ASIC stands for Application Specific Integrated Circuit
As the name implies, an ASIC miner is a cryptocurrency mining machine built around a circuit designed solely for one specific purpose. The chips on the machine are prototyped and then produced in large numbers only to crank out hashes in large amounts.
For example, Bitcoin ASIC mining machines crank out tens of thousands of billions of hashes per second (terahashes/s)!
An ASIC usually begins life as a prototype in a FPGA development kit. An FPGA is a Field Programmable Gate Array, which is a fancy name for a digital prototyping platform.
Today, integrated circuits contain logic much like a computer program. If something happens on pins 1 through 10, something should happen as a result on pins 11 through 32, just to give a basic example.
After the logic works on the FPGA, the “source code”, which is usually encoded in a hardware description language, is sent to factories for mass production. A prototype board can often be made into a single chip which contains all the logic that was emulated on the larger development kit.
So, how does this theory relate to cryptocurrency mining?
Early on, every Bitcoin full node was a miner. You’d just run the software and Bitcoin Core would automatically mine Bitcoins for you, using your PC’s central processing unit (CPU).
Some clever hackers noticed that a modern video board, called GPU’s, could achieve much broader parallelism than CPU’s ever hoped to. While a CPU could have 2 to 32 concurrent threads, a GPU could process hundreds, even thousands, of hashes simultaneously with every cycle. This made graphic cards ideal for early Bitcoin mining.
Then came the ultimate development in Bitcoin mining: ASICs designed specifically to produce massive numbers of SHA256 hashes per second.
The development of ASIC’s for Bitcoin rendered both GPU and CPU mining completely obsolete.
Today, a modern Bitcoin mining machine contains around 195 chips on several separate boards. Each chip produces massive amounts of SHA256 hashes for a block in every cycle. A modern machine is able to produce hashes on the order of several x 10^12 (terahashes) per second.

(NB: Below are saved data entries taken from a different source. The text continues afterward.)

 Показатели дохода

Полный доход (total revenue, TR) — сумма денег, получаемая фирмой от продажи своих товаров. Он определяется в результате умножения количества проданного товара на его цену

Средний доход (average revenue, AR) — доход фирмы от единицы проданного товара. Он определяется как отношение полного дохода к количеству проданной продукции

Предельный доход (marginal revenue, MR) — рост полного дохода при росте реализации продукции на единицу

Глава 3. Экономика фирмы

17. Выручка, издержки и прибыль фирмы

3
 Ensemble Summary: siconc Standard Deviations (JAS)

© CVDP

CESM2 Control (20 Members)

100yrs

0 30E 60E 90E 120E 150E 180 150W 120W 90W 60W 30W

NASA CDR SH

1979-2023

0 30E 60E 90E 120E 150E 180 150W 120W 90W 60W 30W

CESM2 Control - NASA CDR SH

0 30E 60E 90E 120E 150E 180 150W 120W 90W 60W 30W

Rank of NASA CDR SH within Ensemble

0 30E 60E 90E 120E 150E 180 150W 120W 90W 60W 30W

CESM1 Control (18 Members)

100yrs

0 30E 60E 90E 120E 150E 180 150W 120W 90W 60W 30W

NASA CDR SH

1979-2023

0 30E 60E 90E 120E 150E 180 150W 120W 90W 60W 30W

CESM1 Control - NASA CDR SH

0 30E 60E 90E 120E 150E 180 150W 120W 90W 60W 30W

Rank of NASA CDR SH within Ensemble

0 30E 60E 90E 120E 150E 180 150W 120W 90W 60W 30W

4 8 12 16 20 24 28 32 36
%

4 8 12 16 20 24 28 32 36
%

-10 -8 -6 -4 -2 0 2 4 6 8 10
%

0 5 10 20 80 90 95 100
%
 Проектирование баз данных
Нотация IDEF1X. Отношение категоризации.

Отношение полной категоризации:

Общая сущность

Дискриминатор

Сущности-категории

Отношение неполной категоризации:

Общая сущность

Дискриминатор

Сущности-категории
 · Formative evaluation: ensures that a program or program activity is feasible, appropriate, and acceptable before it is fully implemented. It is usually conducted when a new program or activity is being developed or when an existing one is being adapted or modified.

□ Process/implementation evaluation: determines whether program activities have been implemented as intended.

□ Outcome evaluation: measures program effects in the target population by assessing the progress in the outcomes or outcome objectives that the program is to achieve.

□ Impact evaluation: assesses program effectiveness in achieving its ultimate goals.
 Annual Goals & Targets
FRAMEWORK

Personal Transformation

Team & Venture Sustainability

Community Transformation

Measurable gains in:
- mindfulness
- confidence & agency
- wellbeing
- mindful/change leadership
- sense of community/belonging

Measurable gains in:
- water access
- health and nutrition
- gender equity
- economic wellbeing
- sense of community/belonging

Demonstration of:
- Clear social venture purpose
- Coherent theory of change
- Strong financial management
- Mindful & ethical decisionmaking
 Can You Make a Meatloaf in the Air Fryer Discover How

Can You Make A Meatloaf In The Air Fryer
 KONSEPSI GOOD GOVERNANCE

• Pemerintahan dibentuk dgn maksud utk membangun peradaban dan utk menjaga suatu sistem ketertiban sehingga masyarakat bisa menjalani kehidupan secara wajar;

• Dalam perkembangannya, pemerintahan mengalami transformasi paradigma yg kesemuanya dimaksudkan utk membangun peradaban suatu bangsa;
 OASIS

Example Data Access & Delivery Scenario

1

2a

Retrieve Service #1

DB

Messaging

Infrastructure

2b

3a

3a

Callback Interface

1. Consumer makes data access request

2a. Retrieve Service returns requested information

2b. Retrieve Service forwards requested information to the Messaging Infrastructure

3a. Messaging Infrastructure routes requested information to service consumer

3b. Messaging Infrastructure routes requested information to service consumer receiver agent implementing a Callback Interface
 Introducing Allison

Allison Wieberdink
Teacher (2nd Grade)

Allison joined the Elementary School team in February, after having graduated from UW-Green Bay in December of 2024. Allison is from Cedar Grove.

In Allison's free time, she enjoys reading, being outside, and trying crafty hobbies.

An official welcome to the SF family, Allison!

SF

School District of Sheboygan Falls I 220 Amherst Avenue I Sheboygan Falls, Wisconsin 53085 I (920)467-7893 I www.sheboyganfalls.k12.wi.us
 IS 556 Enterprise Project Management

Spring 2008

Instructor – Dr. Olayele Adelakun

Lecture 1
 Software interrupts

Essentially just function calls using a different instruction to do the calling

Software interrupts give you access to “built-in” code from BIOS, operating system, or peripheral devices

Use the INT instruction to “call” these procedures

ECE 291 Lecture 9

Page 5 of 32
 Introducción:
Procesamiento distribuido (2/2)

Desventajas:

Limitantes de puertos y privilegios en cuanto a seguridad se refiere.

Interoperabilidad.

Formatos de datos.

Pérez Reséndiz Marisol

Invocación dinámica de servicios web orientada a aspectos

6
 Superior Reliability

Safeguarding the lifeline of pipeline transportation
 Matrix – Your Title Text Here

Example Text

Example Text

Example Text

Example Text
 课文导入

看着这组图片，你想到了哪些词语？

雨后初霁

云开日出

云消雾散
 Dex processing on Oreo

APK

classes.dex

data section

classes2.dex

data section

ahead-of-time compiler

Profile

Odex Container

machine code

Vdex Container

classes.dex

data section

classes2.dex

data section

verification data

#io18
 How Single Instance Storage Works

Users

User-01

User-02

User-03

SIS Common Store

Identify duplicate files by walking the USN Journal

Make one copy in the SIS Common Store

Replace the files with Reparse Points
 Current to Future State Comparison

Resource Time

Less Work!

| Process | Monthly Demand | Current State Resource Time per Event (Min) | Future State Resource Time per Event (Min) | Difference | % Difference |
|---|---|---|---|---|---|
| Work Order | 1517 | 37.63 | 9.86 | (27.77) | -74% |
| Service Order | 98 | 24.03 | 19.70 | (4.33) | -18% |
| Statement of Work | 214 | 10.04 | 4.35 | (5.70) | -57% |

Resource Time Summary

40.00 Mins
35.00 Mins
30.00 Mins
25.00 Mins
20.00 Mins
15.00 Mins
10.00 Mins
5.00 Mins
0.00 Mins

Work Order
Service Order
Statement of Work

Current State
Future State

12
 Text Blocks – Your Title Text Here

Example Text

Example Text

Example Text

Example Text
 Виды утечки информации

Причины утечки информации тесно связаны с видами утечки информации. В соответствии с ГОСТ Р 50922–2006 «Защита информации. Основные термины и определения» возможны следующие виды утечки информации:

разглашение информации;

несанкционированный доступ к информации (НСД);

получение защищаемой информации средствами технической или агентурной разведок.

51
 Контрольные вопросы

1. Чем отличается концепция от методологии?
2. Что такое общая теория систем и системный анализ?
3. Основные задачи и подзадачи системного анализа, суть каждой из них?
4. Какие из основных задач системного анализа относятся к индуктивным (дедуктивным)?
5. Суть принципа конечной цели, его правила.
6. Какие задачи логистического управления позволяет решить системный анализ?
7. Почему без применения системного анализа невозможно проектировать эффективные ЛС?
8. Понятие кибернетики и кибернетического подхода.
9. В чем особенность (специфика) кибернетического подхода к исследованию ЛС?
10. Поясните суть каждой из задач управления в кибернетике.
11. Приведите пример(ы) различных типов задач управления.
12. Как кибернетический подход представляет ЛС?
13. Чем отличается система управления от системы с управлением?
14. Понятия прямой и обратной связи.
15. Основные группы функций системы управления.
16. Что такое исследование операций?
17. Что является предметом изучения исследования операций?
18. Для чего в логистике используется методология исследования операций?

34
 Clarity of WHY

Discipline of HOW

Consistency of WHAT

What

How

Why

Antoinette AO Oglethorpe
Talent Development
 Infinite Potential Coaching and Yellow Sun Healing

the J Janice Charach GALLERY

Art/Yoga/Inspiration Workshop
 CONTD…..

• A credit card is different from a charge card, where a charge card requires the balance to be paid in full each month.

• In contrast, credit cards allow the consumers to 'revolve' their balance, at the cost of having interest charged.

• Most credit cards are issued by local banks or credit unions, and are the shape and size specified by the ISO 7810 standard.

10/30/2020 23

In every cycle the ASIC chips calculate massive amounts of SHA256 hashes which are then tested (in hardware) against a certain difficulty (number of prefix zeroes). This test must be so fast it cannot be implemented in a regular CPU. It is made into a hardware logical test, with zero volts (zero value) being logically tested against the resulting hash. If enough electrical traces maintain zero volts after a logical operation such as OR, the hash is accepted and we have a candidate block. Otherwise the hash is rejected and the machine proceeds to the next attempt.
This process repeats itself thousands of billions of times per second on a typical last generation mining machine. The fast hardware difficulty test and astronomical hashing capability is what makes ASICs so superior to GPU’s for cryptocurrency mining.
Some cryptocurrencies are made to be very difficult, expensive or even impossible to mine on ASIC chips.
For example, is the hash testing routine is made very complex instead of just counting zeroes as happens in Bitcoin, that would become an obstacle to hardware testing. If a CPU or other complex logical device is needed to test hashes against valid values, the machine’s speed is severely reduced.
The hashing algorithms can also be made ASIC resistant by requiring large amounts of memory, for example. Cryptocurrencies like Monero achieve ASIC protection by the hashing algorithm require lots of space and complex logic that is very difficult or too expensive to be implemented in hardware.
SHA256, on the other hand (used by Bitcoin) requires very cheap hardware and its FPGA implementation was already available years ago, allowing early hardware hackers to easily implement ASIC miners.
One of the main goals for several new cryptocurrencies is to either be cryptographically ASIC resistant or use a different consensus system such as PoS.